Selected excerpt
━━━━━━━━
Skip to content

3. Getting started

The nf-core pipeline template is a standardized framework designed to streamline the development of Nextflow-based bioinformatics pipelines.

Creating a pipeline using the nf-core template is greatly simplified by the nf-core tooling, which will help you create a pipeline using the set framework and can be modified to suit your own purposes.

Here, you will use the nf-core template to kickstart your pipeline development using the latest version of Nextflow and the nf-core tooling.

3.1 The nf-core create command

The nf-core create command makes a new pipeline using the nf-core base template with a pipeline name, description, and author. It is the first and most important step for creating a pipeline that will seamlessly integrate to the rest of the wider Nextflow ecosystem.

nf-core create

Although you can provide options on the command line, it’s easiest to use the interactive prompts.

? Workflow name <name>
? Description <description>
? Author <name>
? Do you want to customize which parts of the template are used? (y/N) <n>

Exercise

Create a pipeline named mypipeline using the nf-core create command.
━━━━━━━━
Dataset entries
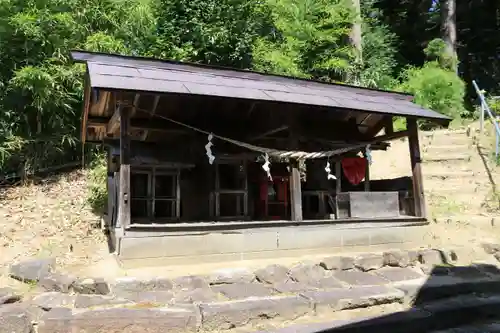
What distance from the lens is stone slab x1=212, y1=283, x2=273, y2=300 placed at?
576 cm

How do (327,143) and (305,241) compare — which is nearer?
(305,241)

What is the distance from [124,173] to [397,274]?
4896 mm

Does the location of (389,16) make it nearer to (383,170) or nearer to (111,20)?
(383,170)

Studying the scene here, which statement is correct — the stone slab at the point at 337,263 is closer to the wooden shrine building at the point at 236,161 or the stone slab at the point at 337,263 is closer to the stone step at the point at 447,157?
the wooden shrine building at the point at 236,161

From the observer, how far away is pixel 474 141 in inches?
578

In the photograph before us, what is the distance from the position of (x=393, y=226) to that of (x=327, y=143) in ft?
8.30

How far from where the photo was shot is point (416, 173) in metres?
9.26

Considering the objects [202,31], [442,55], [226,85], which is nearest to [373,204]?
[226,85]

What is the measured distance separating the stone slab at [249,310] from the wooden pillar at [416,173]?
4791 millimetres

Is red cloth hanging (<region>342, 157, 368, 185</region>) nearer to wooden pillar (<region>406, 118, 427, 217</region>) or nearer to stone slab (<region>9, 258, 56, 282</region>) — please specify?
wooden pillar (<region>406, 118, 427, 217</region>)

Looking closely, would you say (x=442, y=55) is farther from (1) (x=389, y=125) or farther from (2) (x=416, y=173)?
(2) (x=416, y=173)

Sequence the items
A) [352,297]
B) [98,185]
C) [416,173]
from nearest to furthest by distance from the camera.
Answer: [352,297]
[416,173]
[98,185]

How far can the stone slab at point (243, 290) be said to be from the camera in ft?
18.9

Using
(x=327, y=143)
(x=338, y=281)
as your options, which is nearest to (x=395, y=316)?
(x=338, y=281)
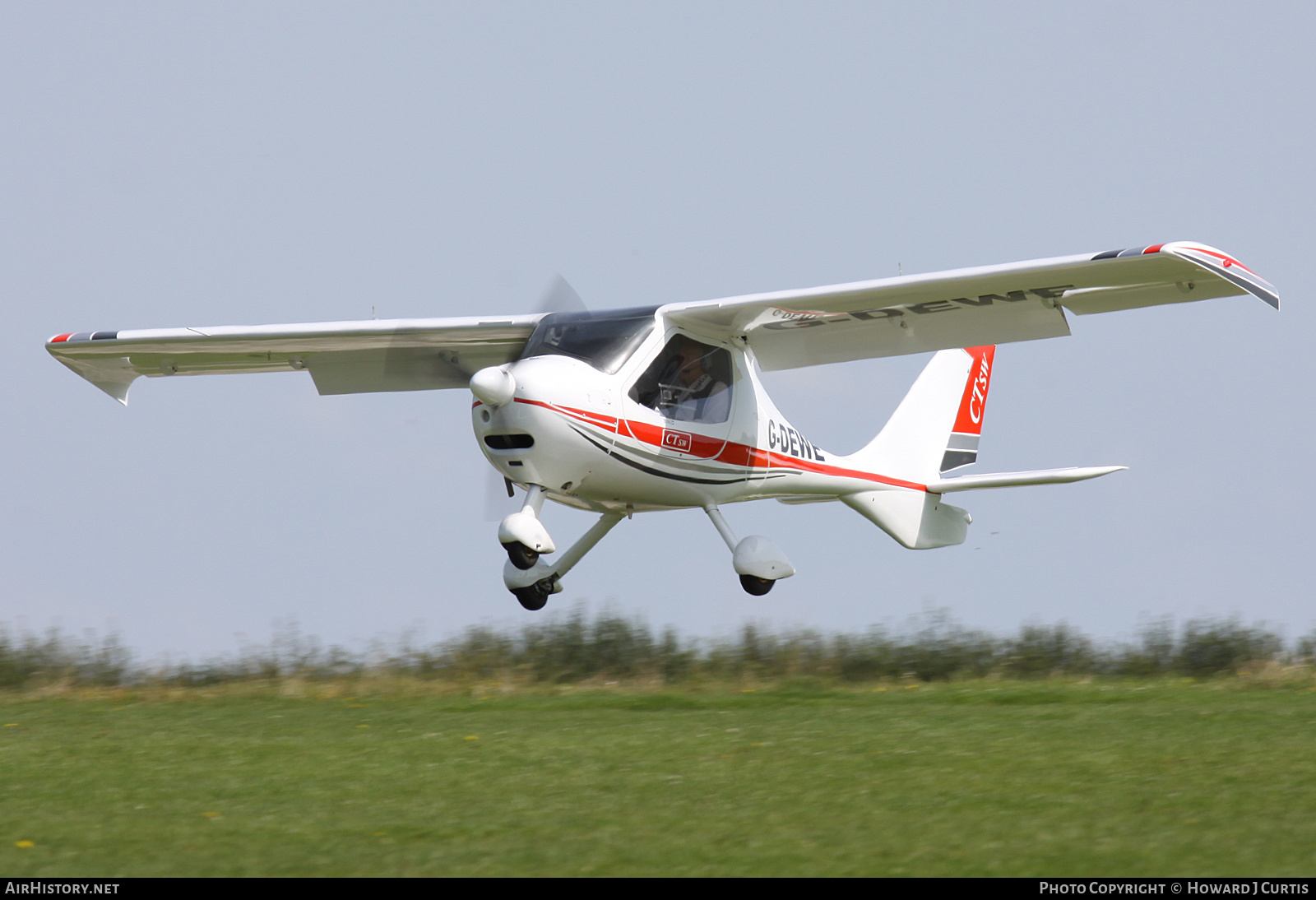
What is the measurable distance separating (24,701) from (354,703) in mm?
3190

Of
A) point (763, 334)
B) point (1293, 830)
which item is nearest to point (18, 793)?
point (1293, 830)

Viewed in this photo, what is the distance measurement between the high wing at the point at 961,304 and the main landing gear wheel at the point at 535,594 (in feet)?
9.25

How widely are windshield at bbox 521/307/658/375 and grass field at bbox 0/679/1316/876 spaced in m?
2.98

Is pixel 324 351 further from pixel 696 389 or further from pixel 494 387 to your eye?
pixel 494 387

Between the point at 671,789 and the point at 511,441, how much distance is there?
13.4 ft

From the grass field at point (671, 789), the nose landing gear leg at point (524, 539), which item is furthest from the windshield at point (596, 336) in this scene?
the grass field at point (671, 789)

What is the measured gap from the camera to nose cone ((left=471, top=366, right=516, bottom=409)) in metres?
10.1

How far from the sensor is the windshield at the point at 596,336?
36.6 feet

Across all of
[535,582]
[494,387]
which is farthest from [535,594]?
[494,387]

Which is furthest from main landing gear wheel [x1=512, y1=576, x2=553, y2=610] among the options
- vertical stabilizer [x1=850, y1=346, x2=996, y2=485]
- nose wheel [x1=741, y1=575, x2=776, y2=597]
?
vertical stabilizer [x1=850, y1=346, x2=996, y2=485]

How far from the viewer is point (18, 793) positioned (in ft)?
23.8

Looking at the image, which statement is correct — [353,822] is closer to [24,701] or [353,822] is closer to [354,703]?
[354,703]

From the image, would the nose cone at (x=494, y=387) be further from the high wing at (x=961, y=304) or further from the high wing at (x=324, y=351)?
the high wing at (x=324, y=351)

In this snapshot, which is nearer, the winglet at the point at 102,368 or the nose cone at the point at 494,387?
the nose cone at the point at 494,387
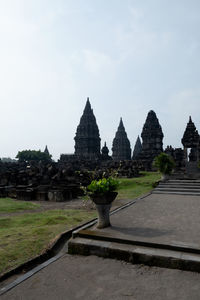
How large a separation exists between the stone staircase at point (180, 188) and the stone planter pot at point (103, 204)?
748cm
━━━━━━━━
Directive 1
Copy the stretch of the nf-core getting-started guide from "Creating a pipeline using" through "the interactive prompts." word for word.
Directive 2
Output the entries from the line containing "How large a" through the end of the entries as a JSON list of strings, one string per line, with blank lines left out.

Task response 1
Creating a pipeline using the nf-core template is greatly simplified by the nf-core tooling, which will help you create a pipeline using the set framework and can be modified to suit your own purposes.

Here, you will use the nf-core template to kickstart your pipeline development using the latest version of Nextflow and the nf-core tooling.

3.1 The nf-core create command

The nf-core create command makes a new pipeline using the nf-core base template with a pipeline name, description, and author. It is the first and most important step for creating a pipeline that will seamlessly integrate to the rest of the wider Nextflow ecosystem.

nf-core create

Although you can provide options on the command line, it’s easiest to use the interactive prompts.

Task response 2
[
  "How large a separation exists between the stone staircase at point (180, 188) and the stone planter pot at point (103, 204)?",
  "748cm"
]